In contrast, we had lost our captain to injury. Marcus Trescothick, in my opinion one of the great England openers, had been forced to return home with a recurrence of his panic attacks and depression. Ashley Giles was feeling his way back after long-term injury, and Steve Harmison, one of our talismans in 2005, was struggling to hit the cut strip, as he demonstrated with the first ball of the series. We weren’t in any position to win that series, no matter who was leading the side.

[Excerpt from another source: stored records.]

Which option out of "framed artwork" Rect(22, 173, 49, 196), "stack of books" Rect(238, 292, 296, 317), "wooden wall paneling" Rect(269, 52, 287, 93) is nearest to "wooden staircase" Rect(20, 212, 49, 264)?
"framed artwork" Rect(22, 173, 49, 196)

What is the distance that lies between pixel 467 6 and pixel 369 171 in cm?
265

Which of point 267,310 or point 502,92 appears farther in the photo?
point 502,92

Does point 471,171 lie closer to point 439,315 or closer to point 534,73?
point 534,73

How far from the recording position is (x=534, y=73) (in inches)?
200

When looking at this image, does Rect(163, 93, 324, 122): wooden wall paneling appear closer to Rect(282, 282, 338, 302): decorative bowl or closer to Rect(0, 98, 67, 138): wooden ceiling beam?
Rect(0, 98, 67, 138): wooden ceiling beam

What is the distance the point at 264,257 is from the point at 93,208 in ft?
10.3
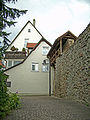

What became apparent over the course of an arduous tour, which consisted of five Test matches followed by a lo
ng ODI tri-series with the hosts and New Zealand, was that it was vitally important for the coach and the captain to see eye to eye. The relationship between Freddie Flintoff and Duncan Fletcher had always been a fraught one. Flintoff had never reacted well to authority, and Duncan had just about resigned himself to the fact that Flintoff was never going to toe the party line. As long as Freddie kept performing, then all was just about OK, but by the time Flintoff was made captain, they really didn’t speak very much. In some ways, it was very similar to the situation with Kevin Pietersen and Peter Moores some years later.
In that regard, I found it strange that Fletcher opted to appoint Flintoff captain for the tour. Perhaps he saw it as a way of bringing Flintoff into the bosom of the side, allowing him to appreciate how difficult a job it was and then hoping that it would give him a greater sense of responsibility.
In any event, it didn’t work. As the tour progressed, Fletcher and Flintoff became more and more distant from each other. The players, who were almost without exception struggling with poor form and the ignominy of being humiliated by a far better side, tended to stick their heads in the sand and do their best to make sure they weren’t the ones who were going to get dropped.
In fact, the entire three-month tour was, without doubt, my lowest moment as an England cricketer. It started with great anticipation and expectation, but once we had been defeated in Adelaide, a dark cloud hung over us for the next two months. We knew we weren’t playing well, the media knew we weren’t playing well – and the thousands of England fans who had come over to support us were seething at our incompetence.